-- WORK TO COMPLETE --
- a) In the passage on the Spaghetti Open Data rally in Bologna, how many days did the event last?
- b) Name every activity that the passage on the Spaghetti Open Data rally says one of the event's days was devoted to.
- c) Resume the account of the Spaghetti Open Data rally in Bologna after its final sentence.

-- STUDY TEXT --
┄┄┄┄┄┄┄┄┄┄┄┄┄┄┄┄┄┄┄┄

Last march Bologna hosted the second rally of the Italian Open Data Community (Spaghetti Open Data). The event lasted three days: one for the real “conference”, one for the hackathons and one for the workshops. The first day had the aim to share best practices across many Italian institutions, open data users and projects. The objectives for the other days were to enable tech and non-tech people to hack around ideas, to define requirements to be transformed into code and projects or just to rush on an idea or a group of datasets transforming them into real things. A great addition to this year’s conference was the late afternoon “ask a civic hacker”-session, where non-tech people could chat with tech people to get help on specific situations.

┄┄┄┄┄┄┄┄┄┄┄┄┄┄┄┄┄┄┄┄

-- INFORMATION --
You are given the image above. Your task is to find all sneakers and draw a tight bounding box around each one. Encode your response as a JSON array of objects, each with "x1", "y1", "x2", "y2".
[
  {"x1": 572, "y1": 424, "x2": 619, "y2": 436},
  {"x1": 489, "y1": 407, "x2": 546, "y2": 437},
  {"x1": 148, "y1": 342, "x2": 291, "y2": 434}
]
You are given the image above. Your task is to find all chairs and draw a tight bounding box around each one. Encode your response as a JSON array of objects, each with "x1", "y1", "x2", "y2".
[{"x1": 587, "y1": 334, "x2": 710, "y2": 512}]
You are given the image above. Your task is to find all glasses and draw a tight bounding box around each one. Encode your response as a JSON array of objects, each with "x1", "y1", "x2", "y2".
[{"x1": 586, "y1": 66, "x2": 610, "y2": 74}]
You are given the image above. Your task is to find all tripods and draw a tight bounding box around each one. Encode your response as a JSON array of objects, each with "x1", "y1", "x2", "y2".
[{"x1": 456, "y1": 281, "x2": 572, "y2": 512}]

┄┄┄┄┄┄┄┄┄┄┄┄┄┄┄┄┄┄┄┄

-- ANSWERS FOR THE TASKS --
- a) Three days.

- b) The conference, the hackathons, and the workshops.

- c)
One of the hackathons involved the analysis of the data structure of the CulturaItalia dataset in order to provide the data to the public domain calculator, a project by OKF France. The CulturaItalia portal declares as the main objective the “guided access to the world of Italian culture”.  It exposes a set of curated explorations of the content, as well as a SPARQL backend. During the hackathon we explored the data and analyzed its quality, and the result is not amazing, but at least comforting: the data is exposed in a very complicated manner and is very difficult to manage, even due to performance problems, but it is very complete and detailed, a factor that is very important in discussing about GLAM data (maybe even more important than the ease of use).

Other groups worked on other non-GLAM datasets and projects, like infographics / datajournalism (Real estate confiscated from Criminal Organizations), epidemics and roundtables on the evolution of the Italian citizen-driven funding monitor (Monithon.it), discussions and sprints within the Italian OpenStreetMap community, and much more.